Gestion et traitement
Le défibrillateur cardioverteur implantable (DAI) est la seule option thérapeutique dont l’efficacité a été démontrée dans la prévention primaire et secondaire de l’arrêt cardiaque [3]. C’est pourquoi une stratification correcte des risques est un objectif de gestion important. La quinidine peut être considérée comme un traitement adjuvant pour les patients à plus haut risque et peut réduire le nombre de chocs DAI chez les patients présentant un risque de récidive. Récemment, l’ablation épicardique de la voie efférente du ventricule droit s’est avérée être une option thérapeutique pour les patients présentant un risque plus élevé. L’utilisation de bêtabloquants en présence d’un syndrome de Brugada est contre-indiquée. Une tachycardie ventriculaire dans le cadre d’un syndrome de Brugada survient typiquement à partir d’une bradycardie. Les bêtabloquants réduisent la fréquence cardiaque et peuvent provoquer une bradycardie.

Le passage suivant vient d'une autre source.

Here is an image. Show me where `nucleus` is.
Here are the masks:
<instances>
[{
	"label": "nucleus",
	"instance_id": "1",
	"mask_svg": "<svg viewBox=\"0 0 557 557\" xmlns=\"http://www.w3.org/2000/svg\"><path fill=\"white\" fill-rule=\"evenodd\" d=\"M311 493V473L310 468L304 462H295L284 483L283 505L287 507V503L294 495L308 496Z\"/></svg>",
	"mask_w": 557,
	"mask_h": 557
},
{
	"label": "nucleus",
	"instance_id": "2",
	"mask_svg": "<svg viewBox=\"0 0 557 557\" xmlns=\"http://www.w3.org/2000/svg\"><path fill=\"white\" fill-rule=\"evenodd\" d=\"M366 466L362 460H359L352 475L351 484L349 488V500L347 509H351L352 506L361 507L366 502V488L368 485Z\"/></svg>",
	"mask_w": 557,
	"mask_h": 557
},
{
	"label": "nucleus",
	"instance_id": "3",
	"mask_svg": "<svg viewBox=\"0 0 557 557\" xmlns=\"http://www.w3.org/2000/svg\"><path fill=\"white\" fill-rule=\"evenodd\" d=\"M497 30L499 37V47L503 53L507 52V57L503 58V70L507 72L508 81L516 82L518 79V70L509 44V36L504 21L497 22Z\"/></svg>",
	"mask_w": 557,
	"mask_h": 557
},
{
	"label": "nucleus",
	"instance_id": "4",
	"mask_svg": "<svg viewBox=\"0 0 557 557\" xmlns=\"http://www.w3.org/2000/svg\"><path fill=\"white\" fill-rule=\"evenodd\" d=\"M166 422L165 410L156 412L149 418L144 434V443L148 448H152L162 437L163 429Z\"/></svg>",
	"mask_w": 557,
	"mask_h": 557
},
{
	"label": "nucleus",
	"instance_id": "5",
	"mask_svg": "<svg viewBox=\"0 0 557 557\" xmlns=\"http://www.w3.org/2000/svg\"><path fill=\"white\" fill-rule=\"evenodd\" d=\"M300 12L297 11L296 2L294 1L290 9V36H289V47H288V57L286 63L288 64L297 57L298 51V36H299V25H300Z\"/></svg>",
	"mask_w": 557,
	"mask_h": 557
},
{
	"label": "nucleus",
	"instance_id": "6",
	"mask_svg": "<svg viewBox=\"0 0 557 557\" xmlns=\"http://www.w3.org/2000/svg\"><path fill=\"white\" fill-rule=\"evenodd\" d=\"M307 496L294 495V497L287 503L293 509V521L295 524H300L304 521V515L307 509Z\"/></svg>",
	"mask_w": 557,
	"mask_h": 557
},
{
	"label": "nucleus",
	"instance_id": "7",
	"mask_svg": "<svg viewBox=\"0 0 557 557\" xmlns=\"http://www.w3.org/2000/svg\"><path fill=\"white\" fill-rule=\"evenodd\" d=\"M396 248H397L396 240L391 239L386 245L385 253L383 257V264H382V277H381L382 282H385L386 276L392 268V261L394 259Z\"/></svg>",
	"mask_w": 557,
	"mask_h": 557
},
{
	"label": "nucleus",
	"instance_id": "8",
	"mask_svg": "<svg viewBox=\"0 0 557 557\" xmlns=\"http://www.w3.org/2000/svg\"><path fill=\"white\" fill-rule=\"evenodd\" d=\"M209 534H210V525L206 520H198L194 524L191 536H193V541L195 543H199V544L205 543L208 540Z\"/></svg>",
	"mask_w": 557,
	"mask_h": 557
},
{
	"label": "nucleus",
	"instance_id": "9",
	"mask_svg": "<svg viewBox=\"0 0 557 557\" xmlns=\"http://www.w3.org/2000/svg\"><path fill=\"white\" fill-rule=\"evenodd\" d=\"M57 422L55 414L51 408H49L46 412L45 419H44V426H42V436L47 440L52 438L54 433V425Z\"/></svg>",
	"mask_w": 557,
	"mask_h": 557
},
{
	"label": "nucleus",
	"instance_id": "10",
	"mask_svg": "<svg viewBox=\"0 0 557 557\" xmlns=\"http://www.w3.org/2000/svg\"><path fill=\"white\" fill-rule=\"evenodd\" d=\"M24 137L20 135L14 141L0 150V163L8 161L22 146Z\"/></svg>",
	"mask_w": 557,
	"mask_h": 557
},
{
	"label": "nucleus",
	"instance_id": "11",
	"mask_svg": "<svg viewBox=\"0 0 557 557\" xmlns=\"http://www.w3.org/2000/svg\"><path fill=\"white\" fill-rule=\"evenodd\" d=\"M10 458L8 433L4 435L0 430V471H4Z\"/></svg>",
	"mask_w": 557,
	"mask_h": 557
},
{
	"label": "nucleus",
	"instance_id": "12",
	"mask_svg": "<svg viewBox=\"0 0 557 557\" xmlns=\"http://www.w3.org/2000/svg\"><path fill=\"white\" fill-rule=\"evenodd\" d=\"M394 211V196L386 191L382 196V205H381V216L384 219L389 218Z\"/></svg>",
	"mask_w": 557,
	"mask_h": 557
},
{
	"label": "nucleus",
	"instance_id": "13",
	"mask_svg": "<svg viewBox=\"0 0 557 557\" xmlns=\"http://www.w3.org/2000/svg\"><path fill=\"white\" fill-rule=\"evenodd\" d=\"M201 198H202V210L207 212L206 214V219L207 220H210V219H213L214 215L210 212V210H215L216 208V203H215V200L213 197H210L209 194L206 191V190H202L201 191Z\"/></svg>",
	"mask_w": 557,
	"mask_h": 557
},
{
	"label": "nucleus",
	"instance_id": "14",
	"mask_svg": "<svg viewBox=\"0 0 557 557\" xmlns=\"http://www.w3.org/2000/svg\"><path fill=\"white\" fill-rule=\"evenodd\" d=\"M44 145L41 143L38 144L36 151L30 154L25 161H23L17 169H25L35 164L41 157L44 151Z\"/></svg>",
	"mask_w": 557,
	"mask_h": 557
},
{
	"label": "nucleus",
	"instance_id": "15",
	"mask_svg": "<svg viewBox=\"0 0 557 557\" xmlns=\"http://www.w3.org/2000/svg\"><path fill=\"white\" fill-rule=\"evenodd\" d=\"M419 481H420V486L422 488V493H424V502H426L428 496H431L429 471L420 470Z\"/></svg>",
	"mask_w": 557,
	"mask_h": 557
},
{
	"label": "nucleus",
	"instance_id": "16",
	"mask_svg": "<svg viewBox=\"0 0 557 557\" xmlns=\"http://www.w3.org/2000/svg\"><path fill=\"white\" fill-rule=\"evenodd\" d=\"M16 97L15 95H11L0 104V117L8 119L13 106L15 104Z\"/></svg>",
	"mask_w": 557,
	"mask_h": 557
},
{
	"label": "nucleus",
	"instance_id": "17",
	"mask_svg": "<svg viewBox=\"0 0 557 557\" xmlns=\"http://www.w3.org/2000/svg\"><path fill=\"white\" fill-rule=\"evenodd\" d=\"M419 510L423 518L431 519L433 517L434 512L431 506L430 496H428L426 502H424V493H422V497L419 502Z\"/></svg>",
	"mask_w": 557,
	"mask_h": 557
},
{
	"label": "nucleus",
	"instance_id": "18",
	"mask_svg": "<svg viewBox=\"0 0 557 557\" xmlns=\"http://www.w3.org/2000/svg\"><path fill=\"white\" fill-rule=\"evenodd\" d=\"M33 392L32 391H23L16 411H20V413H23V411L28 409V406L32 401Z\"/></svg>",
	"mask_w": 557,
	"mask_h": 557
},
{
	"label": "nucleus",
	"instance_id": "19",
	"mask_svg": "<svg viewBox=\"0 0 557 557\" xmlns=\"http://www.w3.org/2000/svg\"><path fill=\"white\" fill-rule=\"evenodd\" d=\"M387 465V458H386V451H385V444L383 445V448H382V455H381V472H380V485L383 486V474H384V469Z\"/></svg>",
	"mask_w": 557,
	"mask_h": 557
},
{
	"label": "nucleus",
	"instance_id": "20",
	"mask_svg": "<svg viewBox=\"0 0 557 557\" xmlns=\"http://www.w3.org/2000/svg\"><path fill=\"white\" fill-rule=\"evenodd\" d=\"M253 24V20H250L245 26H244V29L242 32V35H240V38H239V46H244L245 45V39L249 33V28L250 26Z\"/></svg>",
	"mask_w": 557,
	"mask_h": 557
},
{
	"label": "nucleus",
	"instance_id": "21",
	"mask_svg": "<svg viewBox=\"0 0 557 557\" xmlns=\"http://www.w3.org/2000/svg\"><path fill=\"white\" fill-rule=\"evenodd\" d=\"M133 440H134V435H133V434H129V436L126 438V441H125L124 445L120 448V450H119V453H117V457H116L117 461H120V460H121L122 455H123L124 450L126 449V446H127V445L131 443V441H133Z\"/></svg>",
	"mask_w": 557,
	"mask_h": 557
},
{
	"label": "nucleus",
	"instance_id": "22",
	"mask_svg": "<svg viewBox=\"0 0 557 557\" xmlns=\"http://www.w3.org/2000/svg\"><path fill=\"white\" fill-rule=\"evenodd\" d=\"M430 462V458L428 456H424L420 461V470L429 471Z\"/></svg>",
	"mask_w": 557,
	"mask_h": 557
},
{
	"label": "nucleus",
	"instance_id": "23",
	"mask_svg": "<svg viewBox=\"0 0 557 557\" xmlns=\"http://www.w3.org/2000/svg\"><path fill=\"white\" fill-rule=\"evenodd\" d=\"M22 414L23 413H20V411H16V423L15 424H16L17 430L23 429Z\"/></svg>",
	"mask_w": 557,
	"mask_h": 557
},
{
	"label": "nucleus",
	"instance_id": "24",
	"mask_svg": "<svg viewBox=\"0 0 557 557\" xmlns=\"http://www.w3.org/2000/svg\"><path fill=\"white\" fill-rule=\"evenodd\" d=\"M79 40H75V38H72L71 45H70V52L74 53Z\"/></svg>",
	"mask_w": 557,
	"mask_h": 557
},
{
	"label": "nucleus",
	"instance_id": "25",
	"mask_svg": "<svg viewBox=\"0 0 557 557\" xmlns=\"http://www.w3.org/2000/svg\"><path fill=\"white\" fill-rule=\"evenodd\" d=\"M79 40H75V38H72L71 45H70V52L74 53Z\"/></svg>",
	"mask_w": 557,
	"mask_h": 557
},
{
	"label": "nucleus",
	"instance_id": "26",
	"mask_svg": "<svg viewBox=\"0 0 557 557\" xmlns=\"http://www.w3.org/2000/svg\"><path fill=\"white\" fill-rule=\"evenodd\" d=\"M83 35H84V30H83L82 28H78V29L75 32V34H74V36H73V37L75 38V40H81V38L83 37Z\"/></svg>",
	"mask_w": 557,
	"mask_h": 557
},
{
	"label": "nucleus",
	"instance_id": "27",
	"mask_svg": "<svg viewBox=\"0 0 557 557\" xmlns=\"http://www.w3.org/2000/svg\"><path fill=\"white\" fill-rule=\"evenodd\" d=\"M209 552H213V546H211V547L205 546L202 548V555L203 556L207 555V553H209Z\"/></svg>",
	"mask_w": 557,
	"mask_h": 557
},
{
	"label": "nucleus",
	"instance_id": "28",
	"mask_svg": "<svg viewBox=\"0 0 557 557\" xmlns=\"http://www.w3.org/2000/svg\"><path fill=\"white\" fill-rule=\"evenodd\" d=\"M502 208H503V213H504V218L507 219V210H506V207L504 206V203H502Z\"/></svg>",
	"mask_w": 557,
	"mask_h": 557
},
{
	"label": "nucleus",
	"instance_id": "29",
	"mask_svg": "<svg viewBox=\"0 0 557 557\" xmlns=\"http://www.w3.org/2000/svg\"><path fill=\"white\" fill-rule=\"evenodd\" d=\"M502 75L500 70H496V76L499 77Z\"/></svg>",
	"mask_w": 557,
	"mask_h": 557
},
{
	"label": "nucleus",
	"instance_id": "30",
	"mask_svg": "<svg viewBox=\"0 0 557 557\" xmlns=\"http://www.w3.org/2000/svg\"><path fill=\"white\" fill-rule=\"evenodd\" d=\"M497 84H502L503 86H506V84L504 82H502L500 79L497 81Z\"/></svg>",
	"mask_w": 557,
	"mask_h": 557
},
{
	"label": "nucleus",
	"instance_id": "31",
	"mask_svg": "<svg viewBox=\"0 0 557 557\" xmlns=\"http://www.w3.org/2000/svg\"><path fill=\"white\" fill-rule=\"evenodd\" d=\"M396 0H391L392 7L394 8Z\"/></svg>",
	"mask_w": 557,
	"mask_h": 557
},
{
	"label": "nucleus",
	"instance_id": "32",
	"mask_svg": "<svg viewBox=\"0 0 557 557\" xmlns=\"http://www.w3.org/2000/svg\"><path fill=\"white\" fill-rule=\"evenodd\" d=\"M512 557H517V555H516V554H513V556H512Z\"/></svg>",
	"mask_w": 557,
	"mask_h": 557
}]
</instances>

Ils peuvent ainsi augmenter le risque de tachycardie ventriculaire paroxystique.
Littérature :
- Syndrome de Brugada, www.hdz-nrw.de/kliniken-institute/zentrale-dienste/kardiogenetik/untersuchungen/herzrhythmusstoerungen/brugada-syndrom.html,(dernière consultation 01.12.2023)
- Syndrome de Brugada, https://flexikon.doccheck.com/de/Brugada-Syndrom,(dernière consultation 01.12.2023)

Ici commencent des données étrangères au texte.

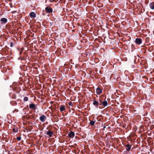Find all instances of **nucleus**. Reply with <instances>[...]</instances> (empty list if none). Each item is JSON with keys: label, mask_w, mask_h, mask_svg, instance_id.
<instances>
[{"label": "nucleus", "mask_w": 154, "mask_h": 154, "mask_svg": "<svg viewBox=\"0 0 154 154\" xmlns=\"http://www.w3.org/2000/svg\"><path fill=\"white\" fill-rule=\"evenodd\" d=\"M60 109L61 112L64 111L65 110L64 106L63 105H61L60 107Z\"/></svg>", "instance_id": "11"}, {"label": "nucleus", "mask_w": 154, "mask_h": 154, "mask_svg": "<svg viewBox=\"0 0 154 154\" xmlns=\"http://www.w3.org/2000/svg\"><path fill=\"white\" fill-rule=\"evenodd\" d=\"M126 149L127 151H129L130 150L131 146L129 145H126L125 146Z\"/></svg>", "instance_id": "14"}, {"label": "nucleus", "mask_w": 154, "mask_h": 154, "mask_svg": "<svg viewBox=\"0 0 154 154\" xmlns=\"http://www.w3.org/2000/svg\"><path fill=\"white\" fill-rule=\"evenodd\" d=\"M102 104L103 106L104 107H105L107 106L108 103L106 100H104L103 102H102Z\"/></svg>", "instance_id": "10"}, {"label": "nucleus", "mask_w": 154, "mask_h": 154, "mask_svg": "<svg viewBox=\"0 0 154 154\" xmlns=\"http://www.w3.org/2000/svg\"><path fill=\"white\" fill-rule=\"evenodd\" d=\"M0 20L2 23H6L7 22V20L5 18H1Z\"/></svg>", "instance_id": "9"}, {"label": "nucleus", "mask_w": 154, "mask_h": 154, "mask_svg": "<svg viewBox=\"0 0 154 154\" xmlns=\"http://www.w3.org/2000/svg\"><path fill=\"white\" fill-rule=\"evenodd\" d=\"M69 136L71 138H73L75 136V133L71 131L68 134Z\"/></svg>", "instance_id": "6"}, {"label": "nucleus", "mask_w": 154, "mask_h": 154, "mask_svg": "<svg viewBox=\"0 0 154 154\" xmlns=\"http://www.w3.org/2000/svg\"><path fill=\"white\" fill-rule=\"evenodd\" d=\"M13 131L14 132L17 131V130H16L15 129H13Z\"/></svg>", "instance_id": "18"}, {"label": "nucleus", "mask_w": 154, "mask_h": 154, "mask_svg": "<svg viewBox=\"0 0 154 154\" xmlns=\"http://www.w3.org/2000/svg\"><path fill=\"white\" fill-rule=\"evenodd\" d=\"M69 105H70V104L69 103Z\"/></svg>", "instance_id": "21"}, {"label": "nucleus", "mask_w": 154, "mask_h": 154, "mask_svg": "<svg viewBox=\"0 0 154 154\" xmlns=\"http://www.w3.org/2000/svg\"><path fill=\"white\" fill-rule=\"evenodd\" d=\"M29 15L31 18H35L36 17V14L35 13L32 12L29 14Z\"/></svg>", "instance_id": "5"}, {"label": "nucleus", "mask_w": 154, "mask_h": 154, "mask_svg": "<svg viewBox=\"0 0 154 154\" xmlns=\"http://www.w3.org/2000/svg\"><path fill=\"white\" fill-rule=\"evenodd\" d=\"M29 107L30 109H35V104L32 103L29 104Z\"/></svg>", "instance_id": "8"}, {"label": "nucleus", "mask_w": 154, "mask_h": 154, "mask_svg": "<svg viewBox=\"0 0 154 154\" xmlns=\"http://www.w3.org/2000/svg\"><path fill=\"white\" fill-rule=\"evenodd\" d=\"M96 91L97 94L99 95L102 93V90L100 87H98L96 89Z\"/></svg>", "instance_id": "4"}, {"label": "nucleus", "mask_w": 154, "mask_h": 154, "mask_svg": "<svg viewBox=\"0 0 154 154\" xmlns=\"http://www.w3.org/2000/svg\"><path fill=\"white\" fill-rule=\"evenodd\" d=\"M95 124V121H90V125H91L93 126V125Z\"/></svg>", "instance_id": "15"}, {"label": "nucleus", "mask_w": 154, "mask_h": 154, "mask_svg": "<svg viewBox=\"0 0 154 154\" xmlns=\"http://www.w3.org/2000/svg\"><path fill=\"white\" fill-rule=\"evenodd\" d=\"M13 46V43L11 42L10 44V47H12Z\"/></svg>", "instance_id": "19"}, {"label": "nucleus", "mask_w": 154, "mask_h": 154, "mask_svg": "<svg viewBox=\"0 0 154 154\" xmlns=\"http://www.w3.org/2000/svg\"><path fill=\"white\" fill-rule=\"evenodd\" d=\"M17 139L19 141L21 140V137H17Z\"/></svg>", "instance_id": "17"}, {"label": "nucleus", "mask_w": 154, "mask_h": 154, "mask_svg": "<svg viewBox=\"0 0 154 154\" xmlns=\"http://www.w3.org/2000/svg\"><path fill=\"white\" fill-rule=\"evenodd\" d=\"M93 104L94 106H97L98 105V102L96 100V99H94L93 100Z\"/></svg>", "instance_id": "13"}, {"label": "nucleus", "mask_w": 154, "mask_h": 154, "mask_svg": "<svg viewBox=\"0 0 154 154\" xmlns=\"http://www.w3.org/2000/svg\"><path fill=\"white\" fill-rule=\"evenodd\" d=\"M142 41L140 38H137L135 39V43L137 45H140L141 44Z\"/></svg>", "instance_id": "2"}, {"label": "nucleus", "mask_w": 154, "mask_h": 154, "mask_svg": "<svg viewBox=\"0 0 154 154\" xmlns=\"http://www.w3.org/2000/svg\"><path fill=\"white\" fill-rule=\"evenodd\" d=\"M46 134L49 137H51L53 134V133L51 131H48L47 132Z\"/></svg>", "instance_id": "7"}, {"label": "nucleus", "mask_w": 154, "mask_h": 154, "mask_svg": "<svg viewBox=\"0 0 154 154\" xmlns=\"http://www.w3.org/2000/svg\"><path fill=\"white\" fill-rule=\"evenodd\" d=\"M149 6L150 8L152 9H154V2H152L150 3Z\"/></svg>", "instance_id": "12"}, {"label": "nucleus", "mask_w": 154, "mask_h": 154, "mask_svg": "<svg viewBox=\"0 0 154 154\" xmlns=\"http://www.w3.org/2000/svg\"><path fill=\"white\" fill-rule=\"evenodd\" d=\"M46 12L47 13H50L52 12L53 10L52 8L50 7H46L45 8Z\"/></svg>", "instance_id": "1"}, {"label": "nucleus", "mask_w": 154, "mask_h": 154, "mask_svg": "<svg viewBox=\"0 0 154 154\" xmlns=\"http://www.w3.org/2000/svg\"><path fill=\"white\" fill-rule=\"evenodd\" d=\"M28 97H26L24 98L23 100L25 101H27L28 100Z\"/></svg>", "instance_id": "16"}, {"label": "nucleus", "mask_w": 154, "mask_h": 154, "mask_svg": "<svg viewBox=\"0 0 154 154\" xmlns=\"http://www.w3.org/2000/svg\"><path fill=\"white\" fill-rule=\"evenodd\" d=\"M40 121L42 122H44L46 119V116L44 115H42L39 118Z\"/></svg>", "instance_id": "3"}, {"label": "nucleus", "mask_w": 154, "mask_h": 154, "mask_svg": "<svg viewBox=\"0 0 154 154\" xmlns=\"http://www.w3.org/2000/svg\"><path fill=\"white\" fill-rule=\"evenodd\" d=\"M106 128V127L105 126H104V128Z\"/></svg>", "instance_id": "20"}]
</instances>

- Syndrome de Brugada, www.orpha.net,(dernière consultation 01.12.2023)
- Blotner M, et al. : Travail sur le syndrome de Brugada suspecté : deux rapports de cas pour le médecin généraliste. Cureus 2022 Feb 5 ; 14(2) : e21921.
- Brugada J, Brugada R, Brugada P : Déterminants de la mort cardiaque subite chez les individus présentant le profil électrocardiographique du syndrome de Brugada et aucun arrêt cardiaque antérieur. Circulation 2003 ; 108 : 3092-3096.
- Benito B, et al : Syndrome de Brugada. Rev Esp Cardiol Engl Ed 2009 ; 62 : 1297-1315.
- Brugada J, et al : Statut actuel du syndrome de Brugada : JACC state-of-the-art review. J Am Coll Cardiol 2018 ; 72 : 1046-1059.